B7-H3 Confers Resistance To V Gamma 9v Delta 2 T Cell-Mediated Cytotoxicity In Human Colon Cancer Cells Via The Stat3/Ulbp2 Axis

Immunotherapy based on gamma delta T cells has limited efficiency in solid tumors, including colon cancer (CC). The immune evasion of tumor cells may be the main cause of the difficulties of gamma delta T cell-based treatment. In the present study, we explored whether and how B7-H3 regulates the resistance of CC cells to the cytotoxicity of V gamma 9V delta 2 (V delta 2) T cells.

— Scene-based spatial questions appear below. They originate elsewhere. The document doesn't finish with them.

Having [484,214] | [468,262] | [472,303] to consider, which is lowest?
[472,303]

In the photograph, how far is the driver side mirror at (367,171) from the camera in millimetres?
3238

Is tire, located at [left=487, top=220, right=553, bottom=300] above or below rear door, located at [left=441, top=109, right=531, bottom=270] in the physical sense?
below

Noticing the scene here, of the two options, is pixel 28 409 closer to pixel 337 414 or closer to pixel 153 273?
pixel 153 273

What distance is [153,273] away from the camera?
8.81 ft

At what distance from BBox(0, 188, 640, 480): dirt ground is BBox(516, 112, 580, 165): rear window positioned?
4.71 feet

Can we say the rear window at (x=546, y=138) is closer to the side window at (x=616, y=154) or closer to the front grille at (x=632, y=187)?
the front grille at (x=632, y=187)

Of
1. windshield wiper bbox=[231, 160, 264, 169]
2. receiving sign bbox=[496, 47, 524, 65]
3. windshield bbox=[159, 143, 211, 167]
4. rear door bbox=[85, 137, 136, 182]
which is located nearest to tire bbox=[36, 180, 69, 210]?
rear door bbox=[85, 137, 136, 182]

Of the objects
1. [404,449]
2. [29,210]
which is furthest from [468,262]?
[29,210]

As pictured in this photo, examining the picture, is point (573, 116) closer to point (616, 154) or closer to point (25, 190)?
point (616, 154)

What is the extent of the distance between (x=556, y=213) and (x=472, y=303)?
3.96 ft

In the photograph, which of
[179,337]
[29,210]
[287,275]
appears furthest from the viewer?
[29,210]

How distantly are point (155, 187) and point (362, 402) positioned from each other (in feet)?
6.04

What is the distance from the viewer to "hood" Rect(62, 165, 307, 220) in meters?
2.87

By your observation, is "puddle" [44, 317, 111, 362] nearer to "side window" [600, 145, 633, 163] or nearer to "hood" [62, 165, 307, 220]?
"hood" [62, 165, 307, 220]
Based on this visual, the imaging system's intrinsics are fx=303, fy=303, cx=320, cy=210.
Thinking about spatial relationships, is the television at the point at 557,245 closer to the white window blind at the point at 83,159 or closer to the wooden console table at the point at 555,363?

We observed that B7-H3 overexpression promoted, while B7-H3 knockdown inhibited, CC cell resistance to the killing effect of V delta 2 T cells in vitro and in vivo. Mechanistically, we showed that B7-H3-mediated CC cell resistance to the cytotoxicity of V delta 2 T cells involved a molecular pathway comprising STAT3 activation and decreased ULBP2 expression. ULBP2 blockade or knockdown abolished the B7-H3 silencing-induced increase in the cytotoxicity of V delta 2 T cells to CC cells. Furthermore, cryptotanshinone, a STAT3 phosphorylation inhibitor, reversed the B7-H3 overexpression-induced decrease in ULBP2 expression and attenuated the killing effect of V delta 2 T cells on CC cells. Moreover, there was a negative correlation between the expression of B7-H3 and ULBP2 in the tumor tissues of CC patients. Our results suggest that the B7-H3-mediated STAT3/ULBP2 axis may be a potential candidate target for improving the efficiency of gamma delta T cell-based immunotherapy in CC.